What about method 3?
Foo *p;
...
write(fd, &p, sizeof p);
...
read(fd, &p, sizeof p);
--
Fergus Henderson This .signature virus might be
fjh@munta.cs.mu.OZ.AU getting old, but you still can't
consistently believe it unless you
Linux: Choice of a GNU Generation copy it to your own .signature file!
Author: db@argon.Eng.Sun.COM (David Brownell)
Date: 11 May 1993 09:10:12 GMT Raw View
steve@taumet.com (Steve Clamage) writes:
> >As a simple example of what I'm talking about: imagine two threads
> >execute the following line of code at "the same" time (i.e. on a
> >multiprocessor, or just interleaved due to scheduling):
>
> > stream << "this" << " is " << "a bug";
>
> >No way to guarantee that the output isn't interleaved, ...
>
> I don't believe this can be addressed in the C++ specification.
> For example, you have the identical problem in C:
>
> fprintf(stream, "%s", "this")
> fprintf(stream, "%s, " is ");
> fprintf(stream, "%s, "a bug");
Posix 1003.4a, last draft I looked at, included stdio functions to
address this.
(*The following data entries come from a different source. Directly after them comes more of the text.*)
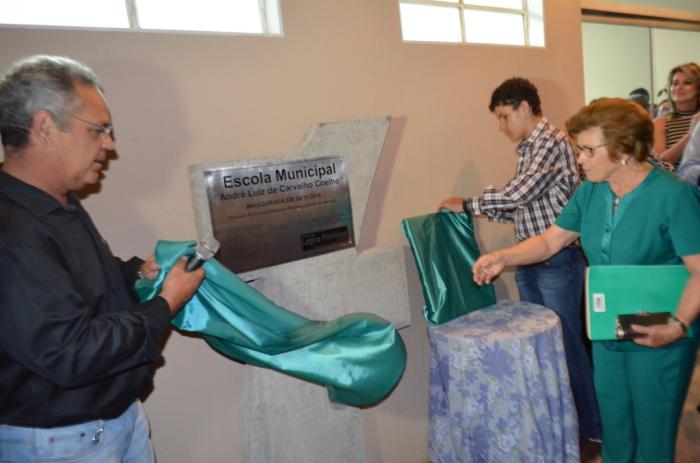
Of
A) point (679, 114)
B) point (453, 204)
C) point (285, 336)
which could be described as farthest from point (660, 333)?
point (679, 114)

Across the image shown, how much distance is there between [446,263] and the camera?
2154 mm

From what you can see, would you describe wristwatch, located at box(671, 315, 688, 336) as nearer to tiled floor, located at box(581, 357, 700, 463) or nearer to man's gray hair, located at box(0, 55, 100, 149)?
tiled floor, located at box(581, 357, 700, 463)

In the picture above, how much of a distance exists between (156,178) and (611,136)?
143cm

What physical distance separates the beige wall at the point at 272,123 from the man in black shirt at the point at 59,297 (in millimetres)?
365

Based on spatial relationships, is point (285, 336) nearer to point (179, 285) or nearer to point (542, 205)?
point (179, 285)

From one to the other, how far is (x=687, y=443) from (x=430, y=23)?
2307 millimetres

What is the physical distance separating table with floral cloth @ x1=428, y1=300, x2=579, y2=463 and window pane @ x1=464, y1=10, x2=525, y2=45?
1.49 m

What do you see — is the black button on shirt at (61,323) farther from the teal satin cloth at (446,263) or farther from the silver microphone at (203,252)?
the teal satin cloth at (446,263)

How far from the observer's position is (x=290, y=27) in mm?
1863

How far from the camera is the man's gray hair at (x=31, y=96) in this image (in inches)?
43.3

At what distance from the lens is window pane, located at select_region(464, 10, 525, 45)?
8.66 feet

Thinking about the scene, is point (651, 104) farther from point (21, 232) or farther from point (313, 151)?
point (21, 232)

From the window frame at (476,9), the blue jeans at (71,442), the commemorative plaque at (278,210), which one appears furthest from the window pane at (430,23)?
the blue jeans at (71,442)

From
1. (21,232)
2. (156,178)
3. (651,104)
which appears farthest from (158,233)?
(651,104)
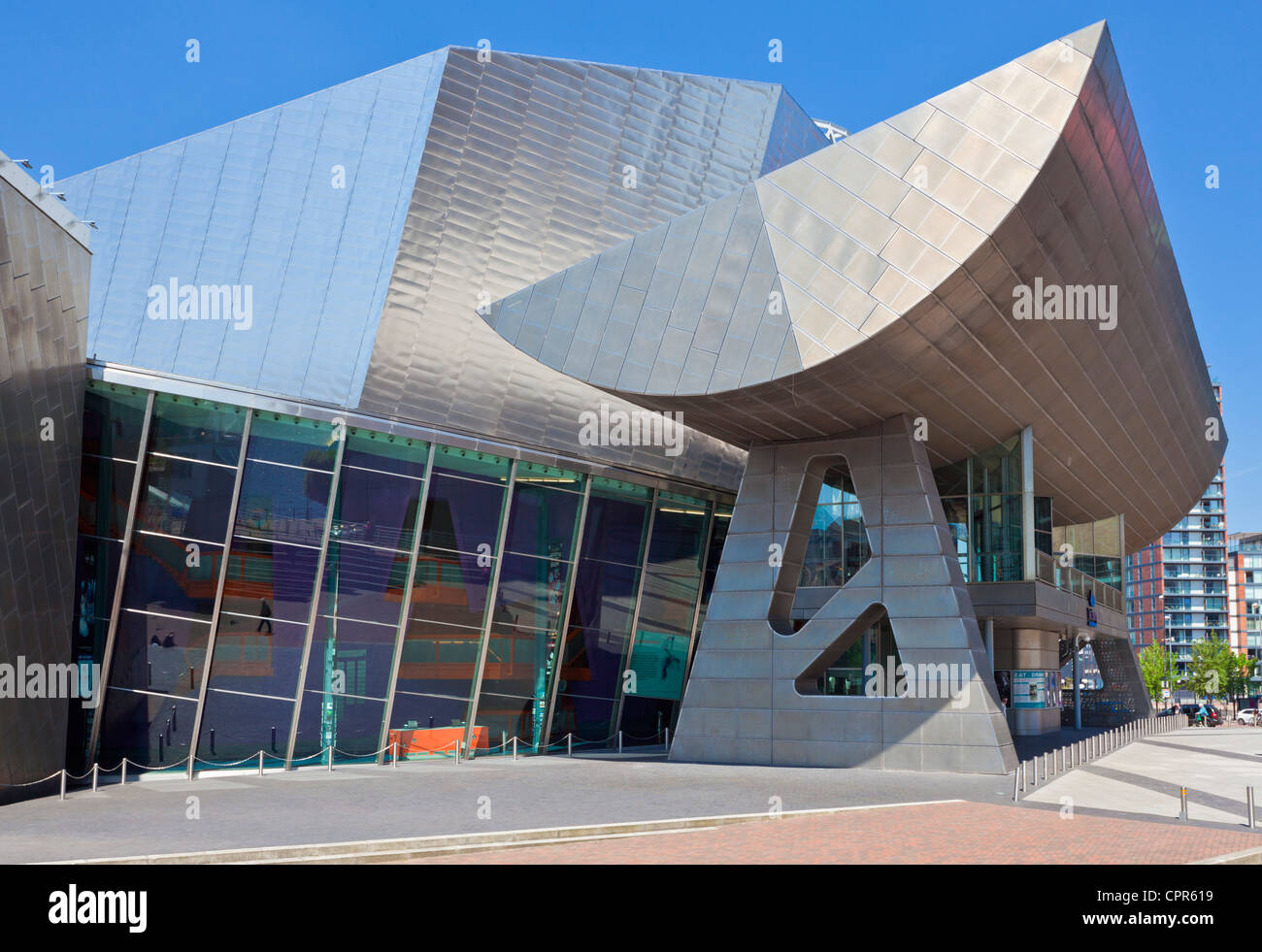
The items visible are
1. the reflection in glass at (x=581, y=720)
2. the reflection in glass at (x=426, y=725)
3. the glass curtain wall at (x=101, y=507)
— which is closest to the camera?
the glass curtain wall at (x=101, y=507)

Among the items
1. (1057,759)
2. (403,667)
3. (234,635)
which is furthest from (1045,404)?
(234,635)

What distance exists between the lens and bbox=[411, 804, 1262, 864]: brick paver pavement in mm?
12672

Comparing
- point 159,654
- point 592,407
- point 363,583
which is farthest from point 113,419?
point 592,407

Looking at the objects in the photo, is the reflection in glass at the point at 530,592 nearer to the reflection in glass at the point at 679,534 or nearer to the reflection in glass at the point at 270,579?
the reflection in glass at the point at 679,534

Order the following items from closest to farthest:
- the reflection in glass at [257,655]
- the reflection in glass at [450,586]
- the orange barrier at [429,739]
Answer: the reflection in glass at [257,655] < the orange barrier at [429,739] < the reflection in glass at [450,586]

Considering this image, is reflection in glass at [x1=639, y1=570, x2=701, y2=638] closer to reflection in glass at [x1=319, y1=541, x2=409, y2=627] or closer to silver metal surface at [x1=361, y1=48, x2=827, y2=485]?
silver metal surface at [x1=361, y1=48, x2=827, y2=485]

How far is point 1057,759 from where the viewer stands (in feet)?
84.6

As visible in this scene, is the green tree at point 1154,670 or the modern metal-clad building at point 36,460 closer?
the modern metal-clad building at point 36,460

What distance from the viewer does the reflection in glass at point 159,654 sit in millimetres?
24094

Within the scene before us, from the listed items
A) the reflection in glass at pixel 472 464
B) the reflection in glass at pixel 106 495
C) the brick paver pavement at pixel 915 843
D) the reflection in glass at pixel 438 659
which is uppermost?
the reflection in glass at pixel 472 464

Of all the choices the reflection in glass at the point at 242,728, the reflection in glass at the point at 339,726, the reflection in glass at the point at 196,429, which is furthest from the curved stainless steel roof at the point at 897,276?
the reflection in glass at the point at 242,728

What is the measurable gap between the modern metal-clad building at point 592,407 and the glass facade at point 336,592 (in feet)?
0.30

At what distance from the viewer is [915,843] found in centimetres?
1376
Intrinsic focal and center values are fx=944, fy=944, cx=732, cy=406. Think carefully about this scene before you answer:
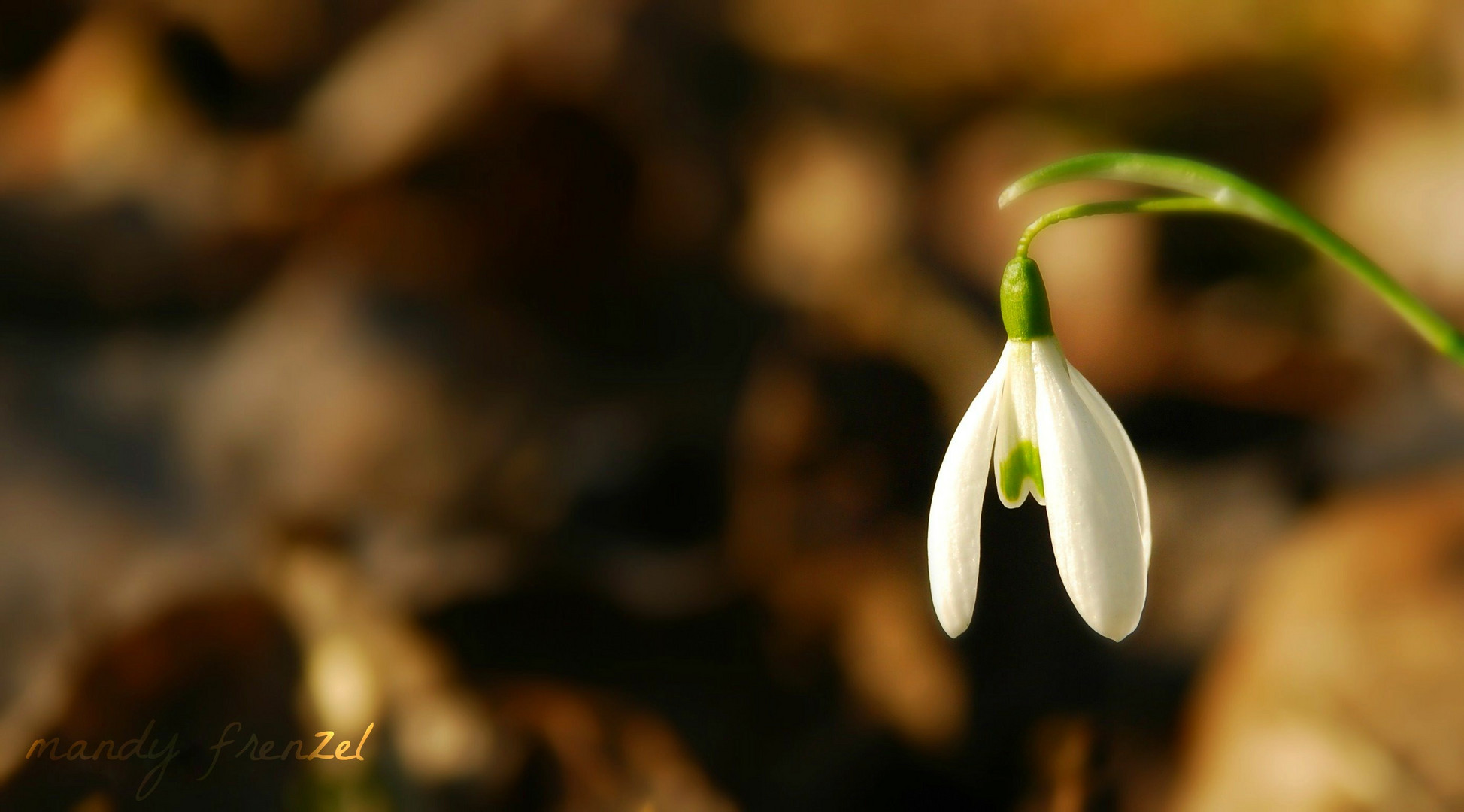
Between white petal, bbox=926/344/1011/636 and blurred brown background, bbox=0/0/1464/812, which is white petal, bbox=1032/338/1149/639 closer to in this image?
white petal, bbox=926/344/1011/636

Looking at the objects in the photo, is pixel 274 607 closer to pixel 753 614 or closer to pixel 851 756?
pixel 753 614

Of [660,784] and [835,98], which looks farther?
[835,98]

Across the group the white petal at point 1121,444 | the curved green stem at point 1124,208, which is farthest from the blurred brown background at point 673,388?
the curved green stem at point 1124,208

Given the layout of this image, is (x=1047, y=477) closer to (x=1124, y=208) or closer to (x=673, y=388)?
(x=1124, y=208)

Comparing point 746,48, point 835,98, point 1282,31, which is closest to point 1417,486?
point 1282,31

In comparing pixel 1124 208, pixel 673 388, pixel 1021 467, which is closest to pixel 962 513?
pixel 1021 467

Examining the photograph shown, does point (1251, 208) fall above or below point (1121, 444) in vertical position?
above
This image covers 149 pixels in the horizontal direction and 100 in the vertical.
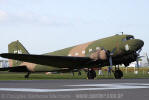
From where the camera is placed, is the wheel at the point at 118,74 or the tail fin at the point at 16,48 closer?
the wheel at the point at 118,74

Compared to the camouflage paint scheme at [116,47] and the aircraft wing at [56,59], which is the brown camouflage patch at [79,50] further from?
the aircraft wing at [56,59]

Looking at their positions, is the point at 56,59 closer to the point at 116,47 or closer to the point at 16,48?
the point at 116,47

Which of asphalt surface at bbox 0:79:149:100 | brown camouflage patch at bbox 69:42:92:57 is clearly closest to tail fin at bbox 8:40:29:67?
brown camouflage patch at bbox 69:42:92:57

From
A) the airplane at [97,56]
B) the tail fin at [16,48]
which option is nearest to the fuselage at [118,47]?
the airplane at [97,56]

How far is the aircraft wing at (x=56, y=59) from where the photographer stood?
30938mm

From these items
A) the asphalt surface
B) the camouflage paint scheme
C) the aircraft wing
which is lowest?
Result: the asphalt surface

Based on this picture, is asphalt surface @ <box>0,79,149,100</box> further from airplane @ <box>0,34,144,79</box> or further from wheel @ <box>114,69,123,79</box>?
wheel @ <box>114,69,123,79</box>

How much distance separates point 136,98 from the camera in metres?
10.2

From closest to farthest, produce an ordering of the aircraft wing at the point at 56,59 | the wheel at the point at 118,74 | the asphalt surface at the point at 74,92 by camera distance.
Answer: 1. the asphalt surface at the point at 74,92
2. the aircraft wing at the point at 56,59
3. the wheel at the point at 118,74

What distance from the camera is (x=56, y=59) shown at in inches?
1266

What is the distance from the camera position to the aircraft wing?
30.9 meters

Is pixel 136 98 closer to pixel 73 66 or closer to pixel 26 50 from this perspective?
pixel 73 66

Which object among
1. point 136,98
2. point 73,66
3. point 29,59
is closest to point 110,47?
point 73,66

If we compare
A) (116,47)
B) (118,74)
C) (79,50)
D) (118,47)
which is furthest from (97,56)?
(79,50)
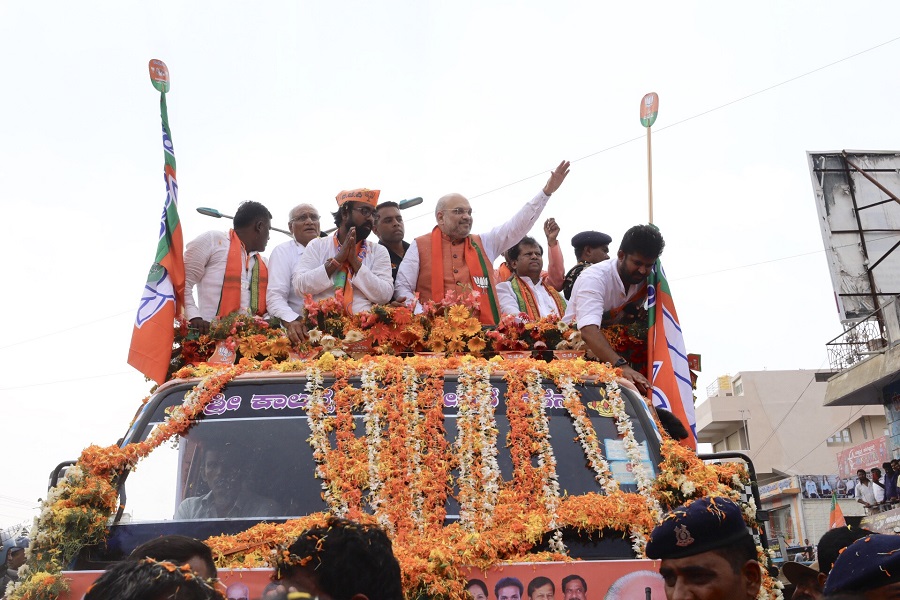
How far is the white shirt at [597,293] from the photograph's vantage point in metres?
5.73

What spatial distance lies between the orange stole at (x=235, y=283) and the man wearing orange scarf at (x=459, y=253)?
99cm

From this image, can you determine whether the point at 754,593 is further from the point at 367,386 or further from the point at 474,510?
the point at 367,386

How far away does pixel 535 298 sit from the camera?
25.3ft

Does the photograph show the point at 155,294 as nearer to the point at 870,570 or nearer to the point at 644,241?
the point at 644,241

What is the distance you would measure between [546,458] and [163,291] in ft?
9.84

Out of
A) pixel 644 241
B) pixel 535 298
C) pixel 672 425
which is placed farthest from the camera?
pixel 535 298

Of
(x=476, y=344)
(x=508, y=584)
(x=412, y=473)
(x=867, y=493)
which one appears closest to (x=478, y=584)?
(x=508, y=584)

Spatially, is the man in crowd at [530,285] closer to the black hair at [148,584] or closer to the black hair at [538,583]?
the black hair at [538,583]

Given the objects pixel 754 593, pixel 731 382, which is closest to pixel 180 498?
pixel 754 593

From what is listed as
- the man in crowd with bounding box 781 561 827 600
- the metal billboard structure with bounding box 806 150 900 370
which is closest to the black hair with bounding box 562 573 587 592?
the man in crowd with bounding box 781 561 827 600

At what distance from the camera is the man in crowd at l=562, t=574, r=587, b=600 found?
11.0 feet

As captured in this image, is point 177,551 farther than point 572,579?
No

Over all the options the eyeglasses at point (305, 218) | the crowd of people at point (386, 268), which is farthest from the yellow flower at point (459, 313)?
the eyeglasses at point (305, 218)

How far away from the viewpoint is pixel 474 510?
3928 millimetres
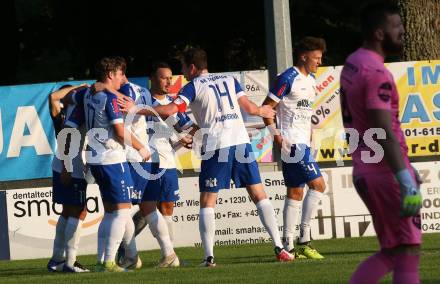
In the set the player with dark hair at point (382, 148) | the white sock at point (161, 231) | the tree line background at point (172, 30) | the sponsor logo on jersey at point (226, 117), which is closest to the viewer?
the player with dark hair at point (382, 148)

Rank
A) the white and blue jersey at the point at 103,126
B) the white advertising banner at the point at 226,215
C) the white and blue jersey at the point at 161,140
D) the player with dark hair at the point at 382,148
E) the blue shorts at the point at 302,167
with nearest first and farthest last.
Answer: the player with dark hair at the point at 382,148, the white and blue jersey at the point at 103,126, the blue shorts at the point at 302,167, the white and blue jersey at the point at 161,140, the white advertising banner at the point at 226,215

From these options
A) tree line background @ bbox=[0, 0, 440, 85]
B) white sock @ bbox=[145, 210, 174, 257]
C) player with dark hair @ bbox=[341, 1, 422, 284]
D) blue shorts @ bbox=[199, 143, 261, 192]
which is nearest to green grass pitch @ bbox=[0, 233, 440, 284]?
white sock @ bbox=[145, 210, 174, 257]

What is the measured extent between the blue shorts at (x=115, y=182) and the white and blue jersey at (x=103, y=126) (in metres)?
0.06

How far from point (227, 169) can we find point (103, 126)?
139cm

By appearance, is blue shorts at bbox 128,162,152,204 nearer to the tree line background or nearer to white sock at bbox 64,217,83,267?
white sock at bbox 64,217,83,267

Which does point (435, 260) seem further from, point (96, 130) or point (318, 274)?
point (96, 130)

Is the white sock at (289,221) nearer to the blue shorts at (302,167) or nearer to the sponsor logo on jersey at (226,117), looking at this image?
the blue shorts at (302,167)

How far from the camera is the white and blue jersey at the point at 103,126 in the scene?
455 inches

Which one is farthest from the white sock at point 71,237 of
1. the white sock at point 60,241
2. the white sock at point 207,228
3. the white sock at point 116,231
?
the white sock at point 207,228

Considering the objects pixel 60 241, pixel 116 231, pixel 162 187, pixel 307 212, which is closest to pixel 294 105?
pixel 307 212

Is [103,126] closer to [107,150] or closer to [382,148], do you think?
[107,150]

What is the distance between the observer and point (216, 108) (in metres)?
12.2

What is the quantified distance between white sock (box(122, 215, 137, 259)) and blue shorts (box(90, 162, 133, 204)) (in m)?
0.79

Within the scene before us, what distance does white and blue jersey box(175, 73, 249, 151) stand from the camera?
12.1 metres
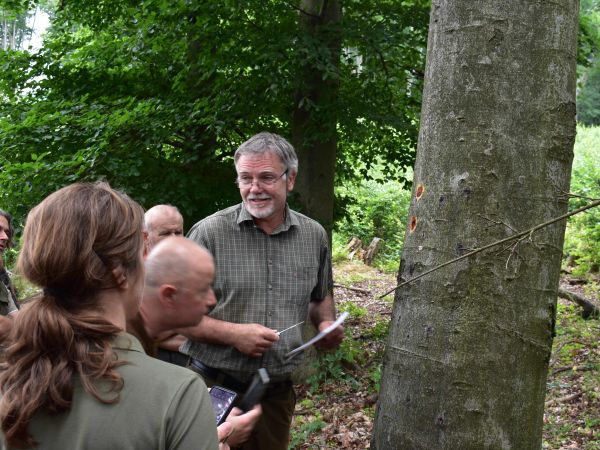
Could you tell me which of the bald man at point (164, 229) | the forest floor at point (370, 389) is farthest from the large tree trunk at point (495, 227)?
the forest floor at point (370, 389)

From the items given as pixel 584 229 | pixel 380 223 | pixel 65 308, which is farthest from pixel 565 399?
pixel 380 223

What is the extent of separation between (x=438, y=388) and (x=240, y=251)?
48.6 inches

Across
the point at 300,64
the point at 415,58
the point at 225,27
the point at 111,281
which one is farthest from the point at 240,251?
the point at 415,58

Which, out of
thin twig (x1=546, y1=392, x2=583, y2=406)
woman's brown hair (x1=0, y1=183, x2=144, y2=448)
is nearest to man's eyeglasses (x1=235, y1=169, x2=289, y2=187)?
woman's brown hair (x1=0, y1=183, x2=144, y2=448)

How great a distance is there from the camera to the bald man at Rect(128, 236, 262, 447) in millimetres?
2160

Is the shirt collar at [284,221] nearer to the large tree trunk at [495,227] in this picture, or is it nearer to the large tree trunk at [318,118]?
the large tree trunk at [495,227]

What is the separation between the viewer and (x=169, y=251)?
223 centimetres

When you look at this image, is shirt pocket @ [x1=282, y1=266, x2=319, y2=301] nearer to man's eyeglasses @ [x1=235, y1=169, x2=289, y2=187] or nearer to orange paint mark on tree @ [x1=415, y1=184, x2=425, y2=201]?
man's eyeglasses @ [x1=235, y1=169, x2=289, y2=187]

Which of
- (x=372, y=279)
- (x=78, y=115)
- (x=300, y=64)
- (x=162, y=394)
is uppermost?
(x=300, y=64)

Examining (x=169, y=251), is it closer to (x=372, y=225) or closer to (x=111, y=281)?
(x=111, y=281)

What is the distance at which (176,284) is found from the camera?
7.18 feet

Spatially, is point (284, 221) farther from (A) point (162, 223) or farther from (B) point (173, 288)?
(B) point (173, 288)

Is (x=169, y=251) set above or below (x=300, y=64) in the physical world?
below

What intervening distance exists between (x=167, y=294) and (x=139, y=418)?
74 centimetres
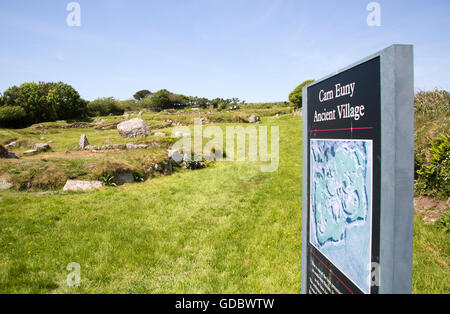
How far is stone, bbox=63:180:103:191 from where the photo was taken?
8.68 metres

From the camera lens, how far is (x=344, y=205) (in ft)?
7.25

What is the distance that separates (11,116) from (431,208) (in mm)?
44578

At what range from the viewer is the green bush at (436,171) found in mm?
5689

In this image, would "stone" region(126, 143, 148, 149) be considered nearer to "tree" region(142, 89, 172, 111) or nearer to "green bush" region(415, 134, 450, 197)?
"green bush" region(415, 134, 450, 197)

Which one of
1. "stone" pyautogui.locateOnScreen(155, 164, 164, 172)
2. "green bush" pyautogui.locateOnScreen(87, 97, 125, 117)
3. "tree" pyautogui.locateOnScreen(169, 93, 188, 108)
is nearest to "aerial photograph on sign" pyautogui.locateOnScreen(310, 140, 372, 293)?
"stone" pyautogui.locateOnScreen(155, 164, 164, 172)

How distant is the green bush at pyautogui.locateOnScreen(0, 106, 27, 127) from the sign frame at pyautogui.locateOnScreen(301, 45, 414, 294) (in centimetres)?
4310

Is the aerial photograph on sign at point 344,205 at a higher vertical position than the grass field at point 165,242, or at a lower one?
higher

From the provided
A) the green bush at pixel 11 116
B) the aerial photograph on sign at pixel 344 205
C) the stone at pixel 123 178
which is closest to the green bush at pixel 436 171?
the aerial photograph on sign at pixel 344 205

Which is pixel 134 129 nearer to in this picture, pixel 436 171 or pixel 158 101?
pixel 436 171

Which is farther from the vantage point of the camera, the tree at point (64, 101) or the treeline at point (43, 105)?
the tree at point (64, 101)

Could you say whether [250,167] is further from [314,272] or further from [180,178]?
[314,272]

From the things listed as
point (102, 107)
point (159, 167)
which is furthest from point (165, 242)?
point (102, 107)

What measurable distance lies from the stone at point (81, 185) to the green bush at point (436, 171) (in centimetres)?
1130

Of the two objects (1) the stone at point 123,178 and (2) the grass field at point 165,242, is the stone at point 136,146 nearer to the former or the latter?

If both threads executed concurently, only one would get
the lock at at time:
flockfile (stream);
fputs ("this", stream);
fputs (" is ", stream);
fputs ("NOT a bug", stream);
funlockfile (stream);
... where I swapped "fprintf" with "fputs" just to emphasize this works
for the entire stdio library. The point being that this problem DOES
have a known solution (all but standard, too! :-).
It might be desirable to such MT issues addressed as an addendum to a
C++ library specification in the way the MT issues were for C. However,
I think the issues are more complex for C++ due to the complexity of
the interfaces exposed; if I'm subclassing a library class, what's the
locking strategy I must use in order to be correct and not deadlock?
Which virtual functions are allowed (expected) to hold which locks?
I'm told about C++ libraries that have callback structures so twisted
that answering those questions isn't practical.
> The larger problem is what happens when you flush the buffer used
> by the C++ stream or the C FILE. How do you control interleaving
> data from different tasks when a buffer flush might come at an
> arbitrary point in doing output? That is, the buffer is flushed
> while you are in the middle of writing one item.
Hmmm ... NOT a multithreading issue, but a general issue with having
multiple processes share the same underlying OS file descriptor. It
was once so common with terminals that the convention arose that all
terminal I/O should be line-buffered!
> Next, what happens if one thread seeks on a stream and another thread
> uses the same stream? How does it find out that the stream moved
> between two of its statements?
My model of "stream" doesn't include seeking, though my model for file
descriptors does. Certainly shared resources such as file offsets
either need to be managed as such, or made nonissues in an MT world the
way pwrite() and pread() take explicitly the offsets that read() and
write() took implicitly (and then modified).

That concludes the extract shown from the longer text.